Idiopathic pulmonary fibrosis: a more common condition than you may think
Idiopathic pulmonary fibrosis (IPF) is a chronic, progressive incurable lung disease that affects a significant amount of people in the UK. Many health professionals have a limited understanding of IPF, which can result in a delayed diagnosis and inadequate care for individuals and their families. This article aims to provide an overview of IPF and help to enhance health professionals' understanding of the disease, thus contributing towards improving the care that IPF sufferers receive. This article provides a definition of IPF and explores its pathophysiology. It discusses the causes and risk factors for developing the condition, examines how IPF is diagnosed and details the treatment options available for IPF patients.

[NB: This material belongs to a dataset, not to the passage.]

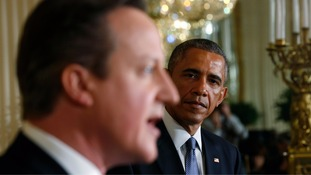 "Barack Obama has blamed David Cameron in part for the ""mess"" in Libya"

The COVID-19 pandemic has brought to the fore an increased awareness of respiratory conditions. Unheard of until a few months ago, SARS-CoV-2, the cause of COVID-19, has become renowned and has prompted a concerted global response to combating the spread of this novel coronavirus, with unprecedented resources being allocated for research and the development of vaccines in an attempt to curb the pandemic. The long-term ill effects of having had a serious episode of COVID-19 are not yet known, but there are early indications that scarring of the lungs is one of the complications. The irony of scarring of the lungs, known as pulmonary fibrosis (PF), is that it is a poorly recognised and misunderstood respiratory condition with variable access to support and resources. This article is timely as a reminder to nurses of the condition and to help consider the specific care and support that this patient group needs to be offered.